Emniyet'in tartışma yaratan genelgesi yargıya taşındı

Emniyet'in tartışma yaratan genelgesi yargıya taşındı

Emniyet Genel Müdürlüğü'nün polisleri görev yaparken kaydeden kişilerin engellenmesini ve adli işlem yapılmasını istendiği genelge yargıya taşındı. Ankara Barosu, genelgesinin iptali için Danıştay'a başvurdu.

Emniyet Genel Müdürlüğü, 27/4/2021 tarihinde ‘Ses ve Görüntü Kaydı Alınması’ başlıklı, polisleri görev yaparken kaydeden kişilerin engellenmesinin ve adli işlem yapılmasının istendiği bir genelge yayınlamıştı.

Gelişen teknolojiyle birlikte ses ve görüntü alınmasının sıklaştığı, bunların dijital platformlarda da paylaşıldığına dikkat çekilen genelgede, bu durumun özel hayatın gizliliği ve kişisel verilerin korunmasını ihlal ettiği, bazen de polisin görev yapmasını engelleyecek boyuta ulaştığı belirtildi.  İşte bu nedenle kayıt yapan kişilerin engellenmesi ve adli işlem yapılması istendi.
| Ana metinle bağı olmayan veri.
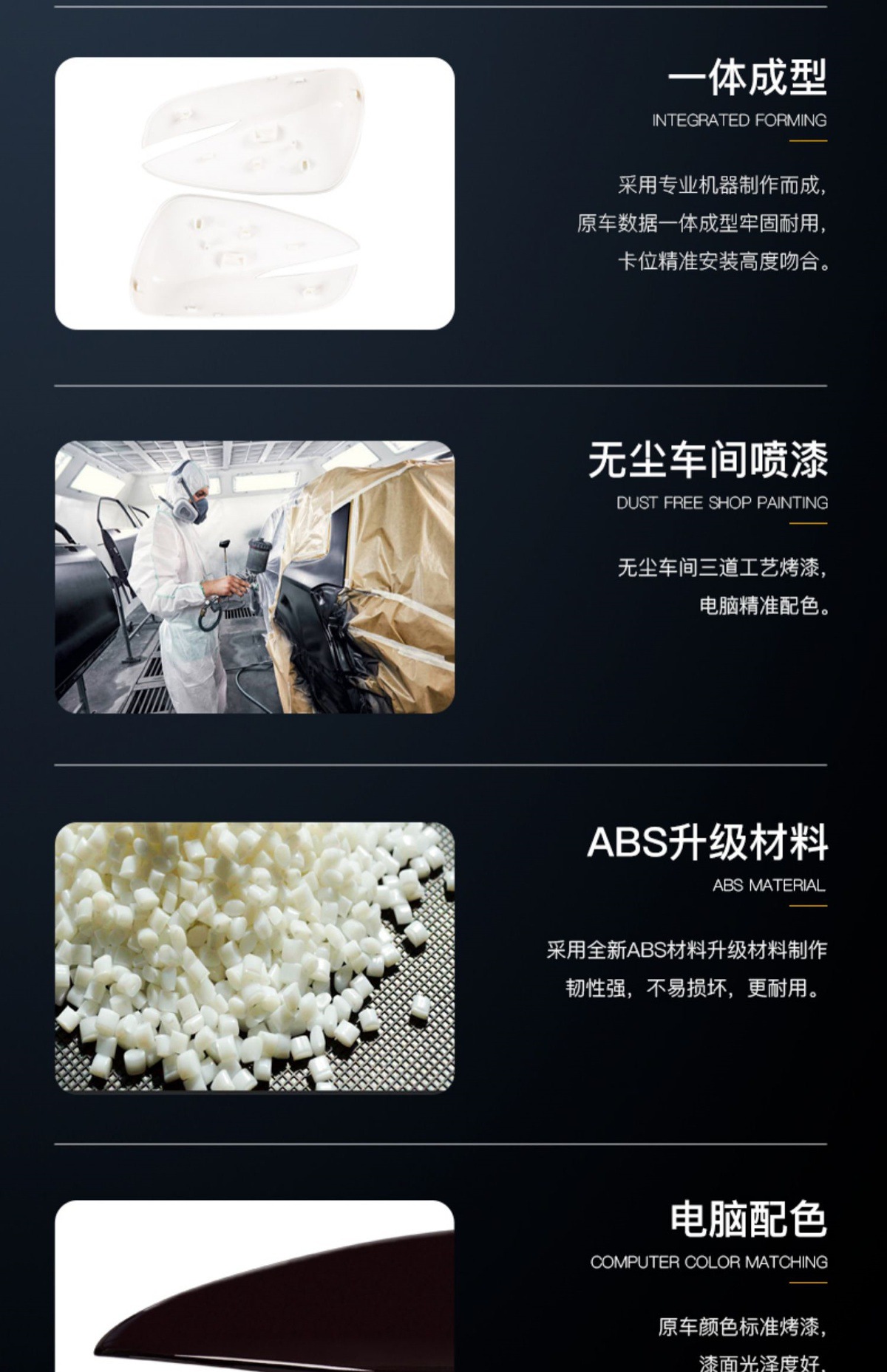 Cx4 Rearview Mirror Housing Cover, Reversing Lens Turn Signal Cx5 Base Inner Cover, Outer Cover, Long Lower Shell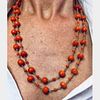 1960s CISGEM Certified Italian Coral Necklace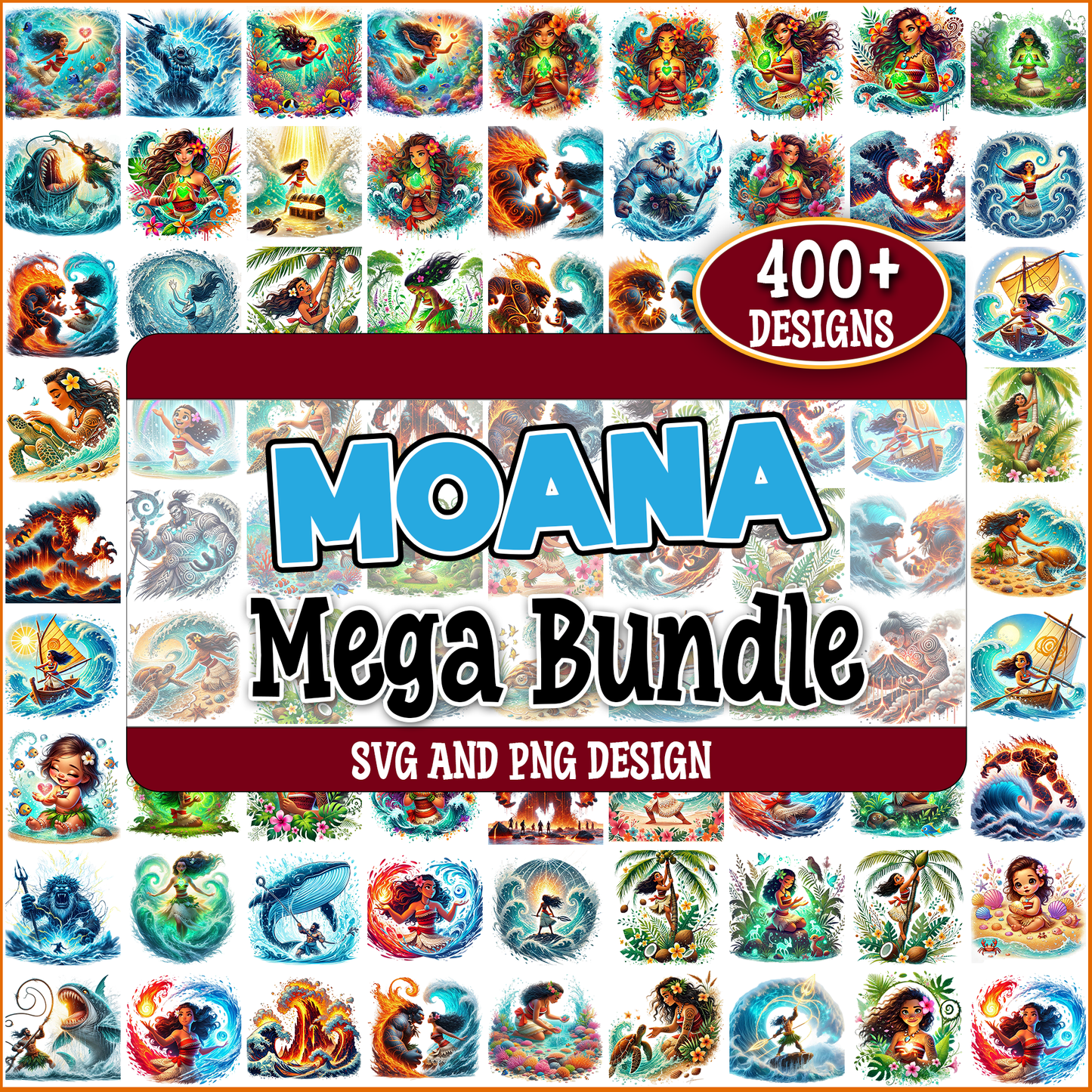 Moana svg bundle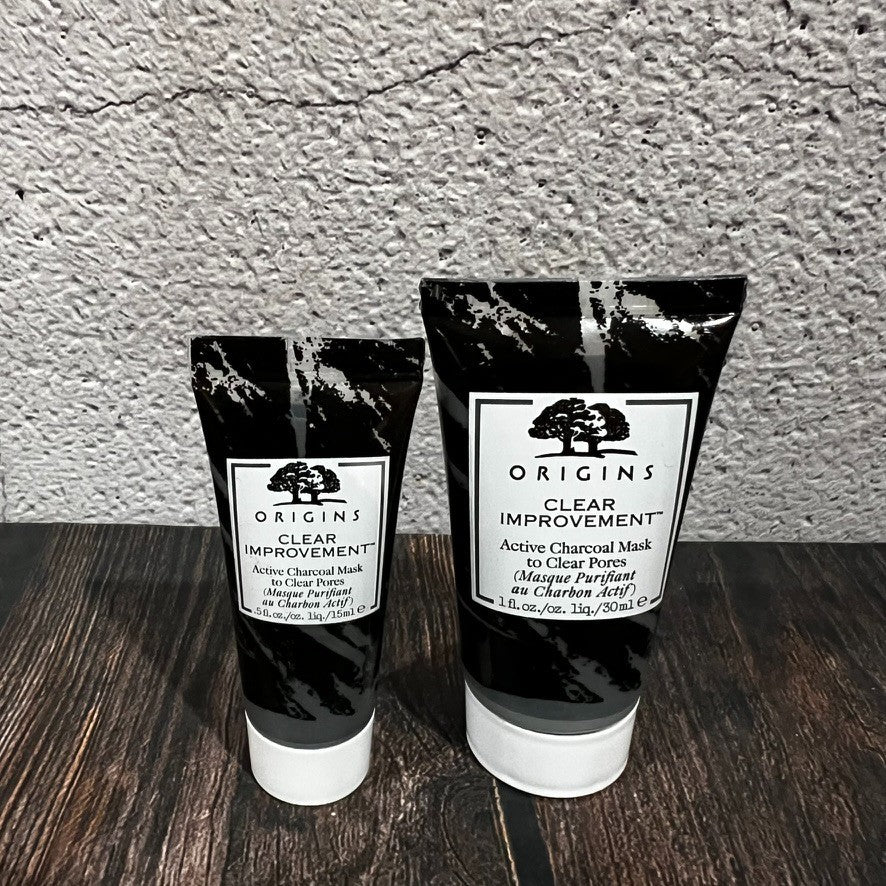 Clear Improvement Active Charcoal Mask Duo - 1 oz + 0.5 oz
Emniyet Genel Müdürlüğü'nü tartışma yaratan genelgesi yargıya taşındı. Ankara Barosu,  genelgesinin iptali için Danıştay'a başvurdu.

Ankara Barosu'dan yapılan açıklamada şöyle denildi:

Genel olarak bireylerin savunma haklarını ilgilendiren, savunmanın delil toplama haklarına müdahale içeren, hukuk devleti ilkesini zedeleyen, hukuka aykırı emir ve talimat veren İçişleri Bakanlığı Emniyet Genel Müdürlüğü’nün 27.04.2021 tarih ve 2021/19 sayılı Genelgesinin, yürütmesinin durdurulması ve iptali talepli açtığımız dava Danıştay 10. Dairesi’nin 2021/2606 E. sayılı dosyasında görülecektir.Kamuoyuna saygıyla duyurulur.

SOYLU: ANAYASAYA AYLKIRI DEĞİL

İçişleri Bakanı Süleyman Soylu, Emniyet Genel Müdürlüğü tarafından yayımlanan ve ’emniyet personeli görevini yaparken’ cep telefonu ile ses ve görüntü kaydı alanların engelleneceği yönündeki genelgenin Anayasa’ya aykırı olmadığını belirtmişti. Soylu şunları ifade etmişti: 

Anayasa'nın 20. maddesi çok açık. Herkesin kendine ait bir fikri olabilir ama bu tip tartışmalar üzerinden siyasal konumumuza göre bir değerlendirme yaparsak biraz doğruyu bulmakta zorlanırız düşüncesindeyim. Bizim yaptığımız her şeye 'Bunlar zaten yanlış yapıyorlar, Anayasa'yı ihlal ediyorlar, hukuku ihlal ediyorlar' bakışını düzeltme imkanımız söz konusu değildir. Kişisel Verileri Koruma Kurulu var. Biz bu kuruldan görüş almadan, değerlendirme almadan, bu konularda hiçbir adım atmayız. Burada 2 ayağı var. Birisi kişisel verileri koruma ikincisi de Anayasa'nın 20. maddesindeki özel hayatın gizliliği esasını ortaya koyar. Anayasa'ya aykırılık kesinlikle söz konusu değil. Genelge İçişleri Bakanlığı'nın değil, Emniyet Genel Müdürlüğü'nün genelgesidir. Bu basın özgürlüğünü engellemez. Basın çekme özgürlüğüne sahiptir ve çeker. Sayın Kılıçdaroğlu siyasi olarak bu demokrasiye aykırıdır diyebilir ama Sayın Kılıçdaroğlu burada bir ölçü koyabilecek bir kişi değildir. Bunun demokrasiye aykırı olup olmadığının yerleri vardır. Orada Danıştay vardır, diğer tarafta Kişisel Verileri Koruma Kurulu vardır. Güvenlik özgürlük için vardır. Kişinin hürriyetinden başka hiçbir denge söz konusu değildir. Burada ne Anayasa ne de demokrasi ihlali vardır.